-------- Excerpt to read

The boundary dispute has given rise to rampant insecurity, which has forced the Government to deploy military personnel and police officers to the border.

The dispute has affected trade and peace that had been thriving between the Toposa community of Sudan and Kenya’s Turkana leading to an escalation of fierce fighting that has so far claimed over 40 lives. About 4,000 livestock have also been stolen.

During the 25 years of civil war between Sudan Peoples Liberation Army and the Sudan Government in Khartoum, majority of South Sudanese people sought refuge in Lokichoggio, Nakeruman and Lochor Akope in Kenya and coexisted peacefully with locals.

However, following the signing of the Comprehensive Peace Accord (CPA), which ushered in peace in South Sudan, the situation changed as the semi-autonomous Southern Sudan Government sought to establish its boundary hence encroaching into Kenya’s territory. This has led to protests from the Turkana.

Several Government delegations led by ministers George Saitoti (Internal Security), Otieno Kajwang’ (Immigration) and Moses Wetang’ula (Foreign Affairs) have held meetings with their Sudan counterpart without success.

The boundary issue aside, the major cause of dispute is the vast wetland of Nadapal near the border. It is a goldmine for the pastoralist communities due to availability of plenty of pasture and water.

General Service Unit (GSU), regular and Administration Police officers have been deployed near the Nadapal border to secure the area following the escalating attacks.

Leaders in Turkana accuse the SPLA of aiding the Toposa’s incursions but the Southern Sudan Government has denied the allegations.

----------------

● **Written exercise A**
Return the passage of the boundary dispute excerpt that begins with the words "During the 25" and ends with "counterpart without success.", copied word for word.
● **Written exercise B**
Take the records from their first line through the line containing "which item is furthest from the", swap "dirt trail" for "footpath", and give back only those lines with everything else unchanged.
The news excerpt about the boundary dispute and the records that follow have no connection to each other.

-------- Dataset records

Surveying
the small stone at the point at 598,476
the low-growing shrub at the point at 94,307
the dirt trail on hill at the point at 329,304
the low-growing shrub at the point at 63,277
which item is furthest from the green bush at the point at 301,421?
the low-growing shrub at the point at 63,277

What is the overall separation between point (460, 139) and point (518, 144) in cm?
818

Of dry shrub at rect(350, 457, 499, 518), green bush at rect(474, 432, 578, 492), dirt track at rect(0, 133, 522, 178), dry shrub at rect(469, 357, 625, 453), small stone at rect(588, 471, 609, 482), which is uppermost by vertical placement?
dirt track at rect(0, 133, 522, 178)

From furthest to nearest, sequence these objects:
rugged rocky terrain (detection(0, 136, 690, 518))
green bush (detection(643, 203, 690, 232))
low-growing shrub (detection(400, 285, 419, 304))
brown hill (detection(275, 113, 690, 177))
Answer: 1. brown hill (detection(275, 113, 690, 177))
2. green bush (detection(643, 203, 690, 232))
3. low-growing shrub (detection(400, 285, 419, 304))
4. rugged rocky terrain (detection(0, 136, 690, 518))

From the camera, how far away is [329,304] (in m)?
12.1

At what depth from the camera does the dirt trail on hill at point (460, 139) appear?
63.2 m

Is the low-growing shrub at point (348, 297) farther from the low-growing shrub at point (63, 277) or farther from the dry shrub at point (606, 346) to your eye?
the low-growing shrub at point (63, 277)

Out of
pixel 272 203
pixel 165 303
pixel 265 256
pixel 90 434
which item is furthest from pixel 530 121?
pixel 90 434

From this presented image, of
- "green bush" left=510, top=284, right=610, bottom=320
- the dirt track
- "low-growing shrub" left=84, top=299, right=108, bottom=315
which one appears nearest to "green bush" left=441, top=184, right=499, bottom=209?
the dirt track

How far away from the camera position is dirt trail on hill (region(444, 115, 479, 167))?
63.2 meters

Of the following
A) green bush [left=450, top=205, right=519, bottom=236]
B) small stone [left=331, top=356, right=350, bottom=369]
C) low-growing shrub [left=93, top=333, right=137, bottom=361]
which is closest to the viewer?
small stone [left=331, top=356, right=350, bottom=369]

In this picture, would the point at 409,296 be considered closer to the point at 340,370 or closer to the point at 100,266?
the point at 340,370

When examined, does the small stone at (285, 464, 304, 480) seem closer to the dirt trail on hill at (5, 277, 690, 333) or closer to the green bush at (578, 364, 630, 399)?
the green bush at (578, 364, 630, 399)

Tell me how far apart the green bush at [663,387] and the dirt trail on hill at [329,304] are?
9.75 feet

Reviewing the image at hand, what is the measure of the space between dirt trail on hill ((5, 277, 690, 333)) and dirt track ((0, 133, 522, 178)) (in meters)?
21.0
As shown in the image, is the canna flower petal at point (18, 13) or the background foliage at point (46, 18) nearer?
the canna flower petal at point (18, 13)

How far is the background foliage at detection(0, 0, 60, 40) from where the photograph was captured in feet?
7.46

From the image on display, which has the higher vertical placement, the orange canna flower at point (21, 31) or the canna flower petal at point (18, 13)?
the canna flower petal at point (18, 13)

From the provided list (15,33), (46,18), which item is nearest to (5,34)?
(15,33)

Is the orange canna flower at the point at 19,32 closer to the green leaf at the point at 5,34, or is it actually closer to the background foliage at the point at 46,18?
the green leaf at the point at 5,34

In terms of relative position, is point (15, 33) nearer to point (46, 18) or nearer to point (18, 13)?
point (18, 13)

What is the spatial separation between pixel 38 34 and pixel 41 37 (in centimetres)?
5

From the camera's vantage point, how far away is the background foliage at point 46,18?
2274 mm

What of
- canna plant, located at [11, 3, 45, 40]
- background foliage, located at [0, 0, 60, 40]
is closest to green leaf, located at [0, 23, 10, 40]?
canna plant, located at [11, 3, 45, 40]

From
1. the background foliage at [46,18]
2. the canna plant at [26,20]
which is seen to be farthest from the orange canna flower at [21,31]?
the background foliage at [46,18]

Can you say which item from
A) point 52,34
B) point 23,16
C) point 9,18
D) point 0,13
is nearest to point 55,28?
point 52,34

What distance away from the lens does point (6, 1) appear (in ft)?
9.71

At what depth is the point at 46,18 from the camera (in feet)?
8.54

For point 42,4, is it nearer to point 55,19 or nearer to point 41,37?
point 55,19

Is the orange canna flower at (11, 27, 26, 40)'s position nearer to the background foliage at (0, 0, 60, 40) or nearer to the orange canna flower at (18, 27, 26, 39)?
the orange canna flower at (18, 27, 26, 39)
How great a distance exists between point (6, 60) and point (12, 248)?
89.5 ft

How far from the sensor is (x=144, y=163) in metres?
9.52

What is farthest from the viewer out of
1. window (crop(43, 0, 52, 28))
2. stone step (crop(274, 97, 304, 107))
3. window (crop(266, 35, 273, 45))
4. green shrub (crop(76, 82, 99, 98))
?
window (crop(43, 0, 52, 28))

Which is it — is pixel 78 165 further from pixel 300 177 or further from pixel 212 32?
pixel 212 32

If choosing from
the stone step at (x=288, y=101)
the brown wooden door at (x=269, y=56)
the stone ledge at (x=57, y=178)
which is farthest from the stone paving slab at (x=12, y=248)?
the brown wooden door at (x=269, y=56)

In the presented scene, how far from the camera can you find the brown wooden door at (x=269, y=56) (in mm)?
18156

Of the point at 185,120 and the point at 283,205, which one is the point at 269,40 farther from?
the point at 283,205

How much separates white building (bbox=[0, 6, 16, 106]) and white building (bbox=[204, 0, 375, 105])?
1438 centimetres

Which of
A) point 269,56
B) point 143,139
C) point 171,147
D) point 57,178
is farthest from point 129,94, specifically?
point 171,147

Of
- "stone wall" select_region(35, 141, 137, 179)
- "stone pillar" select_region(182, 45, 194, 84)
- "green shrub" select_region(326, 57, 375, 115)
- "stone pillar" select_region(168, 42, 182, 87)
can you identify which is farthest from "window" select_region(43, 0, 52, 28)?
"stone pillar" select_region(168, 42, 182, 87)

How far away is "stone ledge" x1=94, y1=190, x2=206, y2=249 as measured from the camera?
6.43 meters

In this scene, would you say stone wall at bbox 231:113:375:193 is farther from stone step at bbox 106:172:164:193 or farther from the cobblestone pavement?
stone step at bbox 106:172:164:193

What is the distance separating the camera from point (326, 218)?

----------------

● **Task response A**
During the 25 years of civil war between Sudan Peoples Liberation Army and the Sudan Government in Khartoum, majority of South Sudanese people sought refuge in Lokichoggio, Nakeruman and Lochor Akope in Kenya and coexisted peacefully with locals.

However, following the signing of the Comprehensive Peace Accord (CPA), which ushered in peace in South Sudan, the situation changed as the semi-autonomous Southern Sudan Government sought to establish its boundary hence encroaching into Kenya’s territory. This has led to protests from the Turkana.

Several Government delegations led by ministers George Saitoti (Internal Security), Otieno Kajwang’ (Immigration) and Moses Wetang’ula (Foreign Affairs) have held meetings with their Sudan counterpart without success.

● **Task response B**
Surveying
the small stone at the point at 598,476
the low-growing shrub at the point at 94,307
the footpath on hill at the point at 329,304
the low-growing shrub at the point at 63,277
which item is furthest from the green bush at the point at 301,421?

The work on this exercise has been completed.